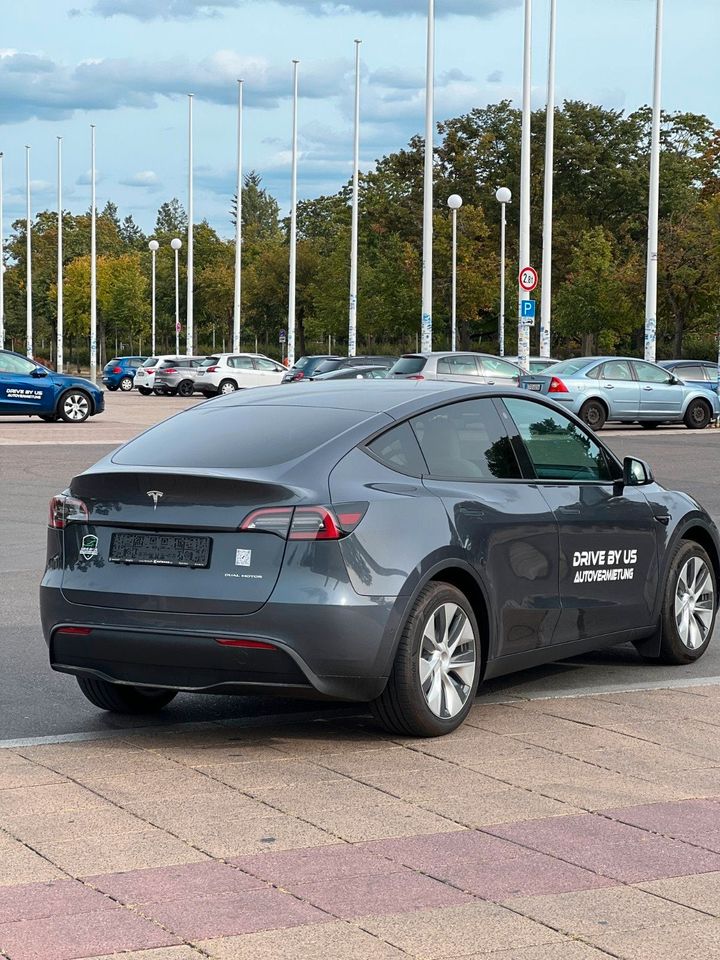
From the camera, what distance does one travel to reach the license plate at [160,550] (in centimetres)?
654

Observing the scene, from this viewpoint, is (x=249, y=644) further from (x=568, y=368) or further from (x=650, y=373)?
(x=650, y=373)

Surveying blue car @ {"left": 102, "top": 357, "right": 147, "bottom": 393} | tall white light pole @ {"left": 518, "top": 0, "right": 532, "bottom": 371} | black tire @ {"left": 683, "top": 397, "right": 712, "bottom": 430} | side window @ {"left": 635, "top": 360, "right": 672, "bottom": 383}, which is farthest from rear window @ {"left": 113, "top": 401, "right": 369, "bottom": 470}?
blue car @ {"left": 102, "top": 357, "right": 147, "bottom": 393}

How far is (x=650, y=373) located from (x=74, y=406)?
489 inches

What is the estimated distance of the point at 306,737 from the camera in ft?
22.9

■ Description of the task
Reproduce the entire listing above word for word, omitting the pictures.

■ Answer to the task
From the camera, what distance does one travel to reach the license plate at [160,550] (in centimetres)?
654

Observing the scene, from this viewpoint, is (x=249, y=644) further from (x=568, y=368) or further from (x=650, y=373)?
(x=650, y=373)

Surveying blue car @ {"left": 102, "top": 357, "right": 147, "bottom": 393} | tall white light pole @ {"left": 518, "top": 0, "right": 532, "bottom": 371} | black tire @ {"left": 683, "top": 397, "right": 712, "bottom": 430} | side window @ {"left": 635, "top": 360, "right": 672, "bottom": 383}, which is farthest from rear window @ {"left": 113, "top": 401, "right": 369, "bottom": 470}?
blue car @ {"left": 102, "top": 357, "right": 147, "bottom": 393}

How far is (x=650, y=373) located from (x=74, y=406)?
489 inches

What is the estimated distance of the point at 306,737 from the camera in ft?
22.9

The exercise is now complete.